I havn't tested it but take a look at this and see if this gets what you need.  Noticed I changed the sex node to an attribute.

<Practice>
  <PracticeName>Practice One</PracticeName>
  <Doctor sex="M">

  </Doctor>
  <Doctor sex="F">
     
  </Doctor>
</Practice>



<xsl:for-each select="/Practice/PracticeName/Doctor[@sex='F']>
<!--put your code here -->
</xsl:for-each>

 

by: silentzPosted on 2002-09-18 at 08:10:48ID: 7288516

Sorry i should have said - i can't change the format of the XML... it's coming to me from a webservice on a remote machine. i have to work with what i've got.

Also, your code would create too many repeats i think. it looks like it would show this:

Practice One
Doctor One - F

Practice One
Doctor Two - F

Practice One
Doctor Three - F

... see what i mean? it repeats the whole practicename.

its damn hard to explain, all this XML stuff.

 

by: raizonPosted on 2002-09-18 at 08:32:30ID: 7288586

Depends on what you do with the code inside the for-each loop.  I could show only what I needed for each practice that had a female doctor.


<xsl:for-each select="/Practice/PracticeName/Doctor/name(Sex)='F'>
<p>
  <xsl:value-of select="//PracticeName" />
  <xsl:for-each select="//Doctor">
    <xsl:value-of select="//sex"/>
  </xsl:for-each>
</p>
</xsl:for-each>

well thats the general Idea.  

 

by: monasPosted on 2002-09-18 at 08:46:29ID: 7288627

<xsl:for-each select="/Practice[count(Doctor/sex='F')>0]">
 ...

----------------------------------------

-- Stated task --
Pick up the forum thread on picking out practices with female doctors in XSLT at the point where it stops, and keep it going.

-- Stored rows --
----------------------------------------

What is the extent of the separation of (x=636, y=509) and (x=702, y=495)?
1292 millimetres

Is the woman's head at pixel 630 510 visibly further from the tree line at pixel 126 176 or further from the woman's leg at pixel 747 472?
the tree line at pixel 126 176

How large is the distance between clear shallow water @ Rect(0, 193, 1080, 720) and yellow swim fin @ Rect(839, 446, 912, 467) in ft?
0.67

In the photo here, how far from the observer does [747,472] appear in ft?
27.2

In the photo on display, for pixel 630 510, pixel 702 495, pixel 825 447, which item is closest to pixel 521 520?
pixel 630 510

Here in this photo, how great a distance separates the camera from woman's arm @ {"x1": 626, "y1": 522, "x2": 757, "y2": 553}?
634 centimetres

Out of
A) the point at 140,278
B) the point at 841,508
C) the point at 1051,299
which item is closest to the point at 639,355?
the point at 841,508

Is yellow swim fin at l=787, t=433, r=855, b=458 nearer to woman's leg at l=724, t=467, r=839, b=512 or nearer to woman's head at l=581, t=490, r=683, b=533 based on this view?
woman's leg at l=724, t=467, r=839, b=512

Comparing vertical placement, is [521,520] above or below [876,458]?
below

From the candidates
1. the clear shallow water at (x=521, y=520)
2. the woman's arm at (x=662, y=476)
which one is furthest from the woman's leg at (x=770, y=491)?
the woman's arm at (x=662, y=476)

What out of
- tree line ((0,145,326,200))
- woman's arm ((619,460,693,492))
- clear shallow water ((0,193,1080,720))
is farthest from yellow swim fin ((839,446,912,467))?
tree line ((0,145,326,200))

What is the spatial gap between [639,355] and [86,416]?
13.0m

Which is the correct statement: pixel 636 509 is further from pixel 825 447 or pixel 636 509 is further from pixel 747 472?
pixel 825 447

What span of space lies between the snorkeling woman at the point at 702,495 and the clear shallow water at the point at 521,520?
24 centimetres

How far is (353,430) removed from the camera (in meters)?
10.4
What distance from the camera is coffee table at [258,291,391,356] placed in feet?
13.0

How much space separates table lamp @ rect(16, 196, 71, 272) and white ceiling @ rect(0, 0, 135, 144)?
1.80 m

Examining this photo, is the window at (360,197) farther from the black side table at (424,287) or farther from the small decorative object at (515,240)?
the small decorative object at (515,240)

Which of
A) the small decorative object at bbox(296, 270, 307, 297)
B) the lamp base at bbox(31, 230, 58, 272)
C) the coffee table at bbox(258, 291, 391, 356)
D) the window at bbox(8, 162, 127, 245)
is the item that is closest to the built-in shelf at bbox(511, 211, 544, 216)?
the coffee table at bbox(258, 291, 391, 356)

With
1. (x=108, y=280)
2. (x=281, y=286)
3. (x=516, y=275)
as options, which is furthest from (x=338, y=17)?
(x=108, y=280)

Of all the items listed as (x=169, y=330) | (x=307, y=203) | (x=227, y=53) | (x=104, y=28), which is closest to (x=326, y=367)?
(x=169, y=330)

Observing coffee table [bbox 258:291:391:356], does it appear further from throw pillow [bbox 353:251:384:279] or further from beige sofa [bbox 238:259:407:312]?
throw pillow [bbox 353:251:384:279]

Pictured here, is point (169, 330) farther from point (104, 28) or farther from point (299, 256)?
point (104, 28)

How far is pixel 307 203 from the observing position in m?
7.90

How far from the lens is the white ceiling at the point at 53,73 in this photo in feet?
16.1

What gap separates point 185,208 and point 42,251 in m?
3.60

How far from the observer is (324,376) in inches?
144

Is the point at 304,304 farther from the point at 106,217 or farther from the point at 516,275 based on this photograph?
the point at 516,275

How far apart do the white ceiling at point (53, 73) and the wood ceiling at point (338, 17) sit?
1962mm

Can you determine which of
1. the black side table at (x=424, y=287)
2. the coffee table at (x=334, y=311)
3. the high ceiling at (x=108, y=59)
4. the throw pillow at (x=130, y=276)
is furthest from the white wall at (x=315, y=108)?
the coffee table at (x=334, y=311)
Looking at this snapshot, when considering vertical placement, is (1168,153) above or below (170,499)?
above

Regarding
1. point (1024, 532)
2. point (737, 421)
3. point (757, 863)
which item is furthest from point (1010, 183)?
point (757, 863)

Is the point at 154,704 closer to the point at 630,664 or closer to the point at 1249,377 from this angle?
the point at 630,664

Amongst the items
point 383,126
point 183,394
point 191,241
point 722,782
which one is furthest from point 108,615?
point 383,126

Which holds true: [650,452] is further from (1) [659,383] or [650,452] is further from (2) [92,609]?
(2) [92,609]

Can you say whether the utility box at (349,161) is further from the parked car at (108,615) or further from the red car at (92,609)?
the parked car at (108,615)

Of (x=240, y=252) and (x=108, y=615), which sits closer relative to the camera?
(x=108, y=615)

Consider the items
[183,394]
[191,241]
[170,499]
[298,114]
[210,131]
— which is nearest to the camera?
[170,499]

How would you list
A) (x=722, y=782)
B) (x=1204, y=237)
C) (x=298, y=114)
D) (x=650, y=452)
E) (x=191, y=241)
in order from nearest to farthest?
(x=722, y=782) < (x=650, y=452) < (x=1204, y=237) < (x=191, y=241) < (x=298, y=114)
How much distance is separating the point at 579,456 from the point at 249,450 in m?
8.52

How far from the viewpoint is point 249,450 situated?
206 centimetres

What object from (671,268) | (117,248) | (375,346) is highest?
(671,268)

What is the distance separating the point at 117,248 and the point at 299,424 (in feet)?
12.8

----------------------------------------

-- Written response --
</xsl:for-each>

 

by: silentzPosted on 2002-09-18 at 09:43:23ID: 7288791

oooh. i thought you'd solved it there, Monas.

Thing is that looks right, and I was confident it would work, but it returns an error:

"Argument 1 must return a node-set. Practice[-->count(Doctor/sex='F')<-->0]"

The search continues.  I think that's close to being right, but...

 

by: monasPosted on 2002-09-18 at 23:17:32ID: 7290469

oops :-)

<xsl:for-each select="/Practice[count(Doctor/sex[string(.)='F'])>0]">
...
</xsl:for-each>

I just checked and it works.

 

by: silentzPosted on 2002-09-19 at 01:18:53ID: 7290665

Gentlemen we have a winner. Thanks very much, monas. Dont really understand the syntax, but it works perfectly.

Thanks to raizon too for your help.

 

by: monasPosted on 2002-09-19 at 01:49:26ID: 7290720

string(.) gives string representation of current (specified by ".") node's content.
This is what you want to compare with 'F'.

Doctor/sex - selects all "sex" nodes. Square brackets contains condition what subset to take into consideration.

count() counts.

Outer square brackets contains condition which "Practice" elements to choose.

Thant all!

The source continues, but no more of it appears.